Chen, Dougherty, and Bittner [Y. Chen, E. R. Dougherty, and M. L. Bittner, J. Biomed. Opt. 2(4), 364–374 (1997)] provided the derivation of a probability density function (PDF) for a signal ratio from a DNA microarray. This PDF is potentially useful for testing whether a pair of signals from the same gene has a common mean. The derivation of the PDF assumes the normality of all signal distributions and a common coefficient of variation (CV) for all signals within a microarray. The testing procedure requires the calculation of a common confidence interval for a microarray, based on a maximum likelihood estimator of the "common" CV, and the determination of whether or not a ratio for a particular gene falls within this interval. This study used Monte Carlo techniques and demonstrated that the procedure is robust to violations of normality and also to constancy in the coefficients of variation. A closer examination of the dynamics of the procedure found that the robustness was the result of offsetting effects. The size of the confidence interval was increased as a result of higher estimates of the common CV, as the actual CV pattern became heterogeneous. This effect mitigated the inflation in the size of the ratio as a result of increasing CV heterogeneity.

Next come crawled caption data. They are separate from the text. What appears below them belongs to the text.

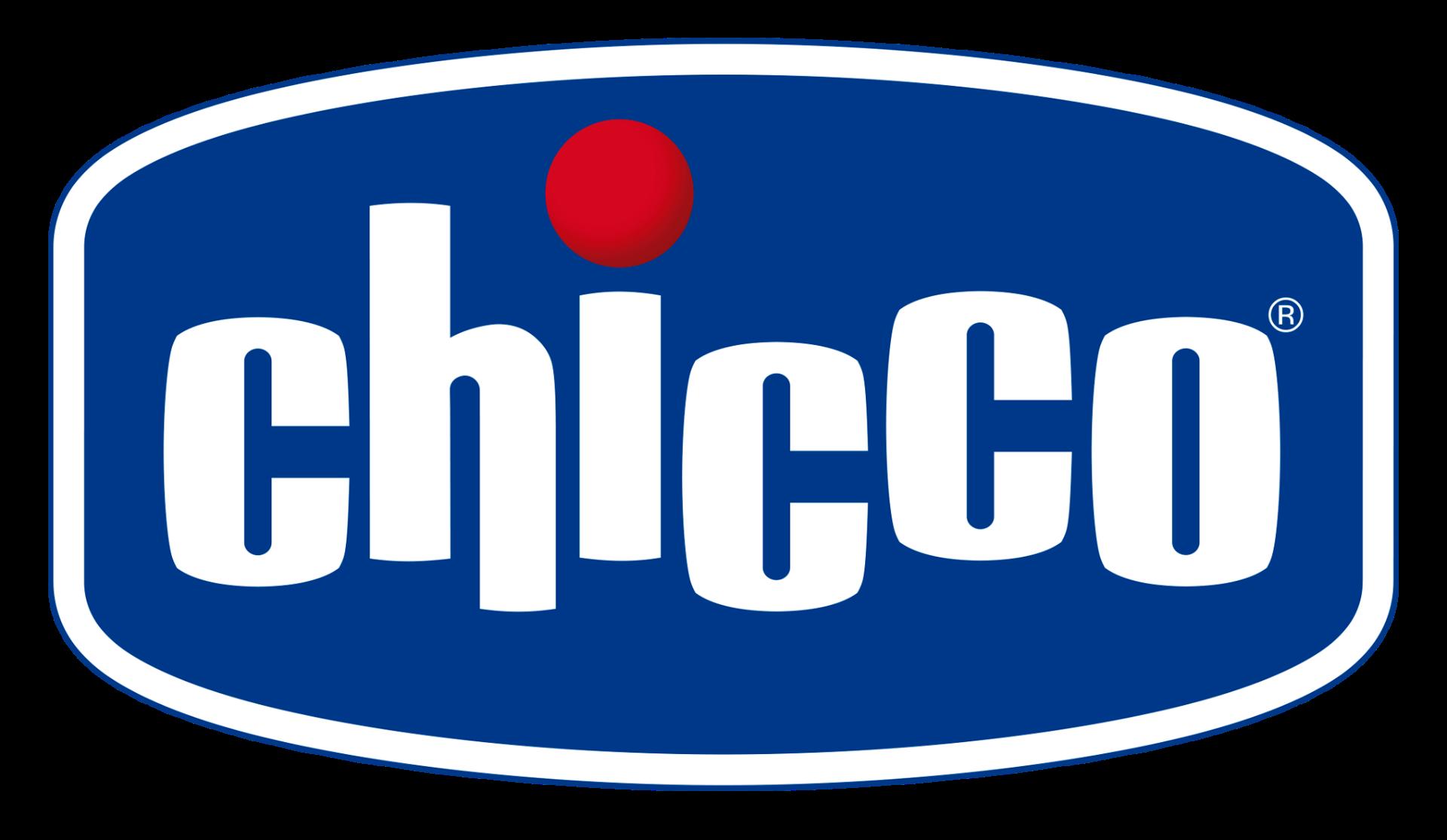 Chicco México Tienda Oficial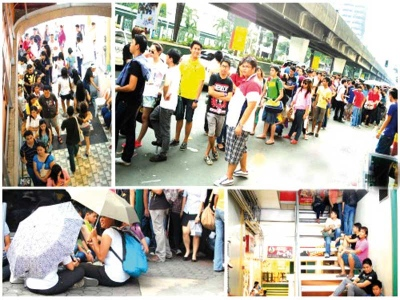 Tujuh Jam Berbaris Beli Burger Di Manila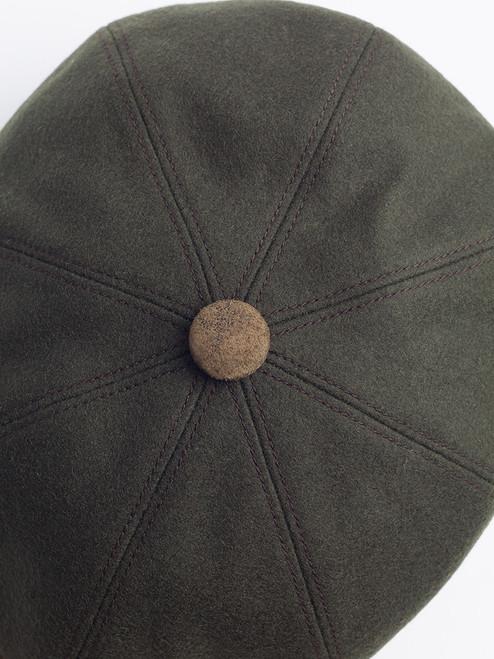 Button top of Pine Leather Peak Baker Boy Cap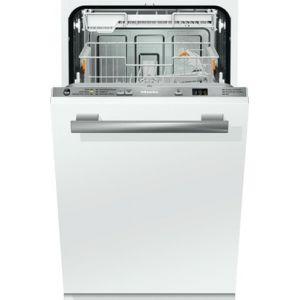 Miele G 4780 SCVI - Lave vaisselle intégrable 9 couverts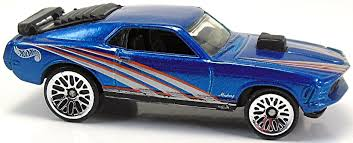 Blue And Black Mustang Mustang Mach 1 U2013 70mm U2013 1998 Wheels Newsletter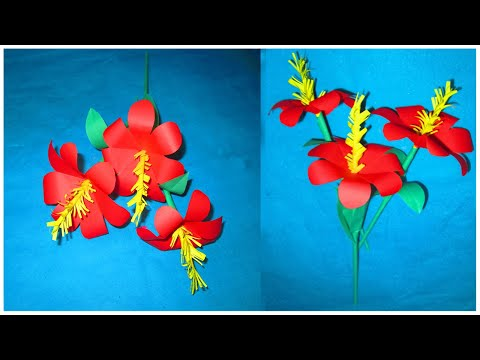5 Minute you make flower  with paper | Paper Craft | DIY Home Decor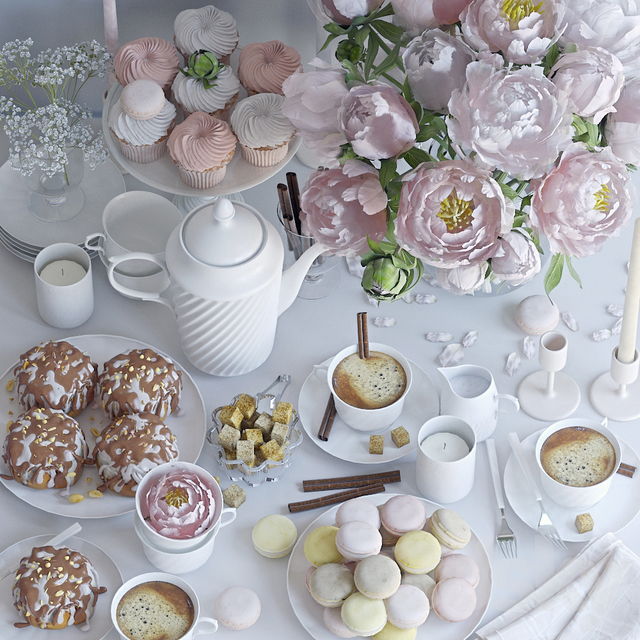 Table setting 32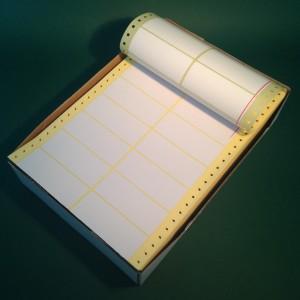 Leporelló etikett 88,9x36,1 mm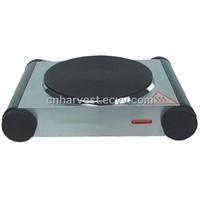Barbecue Hotplate (100A1)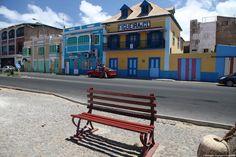 Cabo Verde - Sao Vicente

These findings suggest that the Chen–Dougherty–Bittner procedure may be used even if underlying assumptions do not hold.

Paper Details

Date Published: 1 October 2002
PDF: 11 pages
J. Biomed. Opt. 7(4) doi: 10.1117/1.1501561
Published in: Journal of Biomedical Optics Volume 7, Issue 4
Show Author Affiliations
Douglas A. Powell, National Cancer Institute at Frederick (United States)
Lucy M. Anderson, National Cancer Institute at Frederick (United States)
Robert YS Cheng, National Cancer Institute at Frederick (United States)
W. Gregory Alvord, National Cancer Institute at Frederick (United States)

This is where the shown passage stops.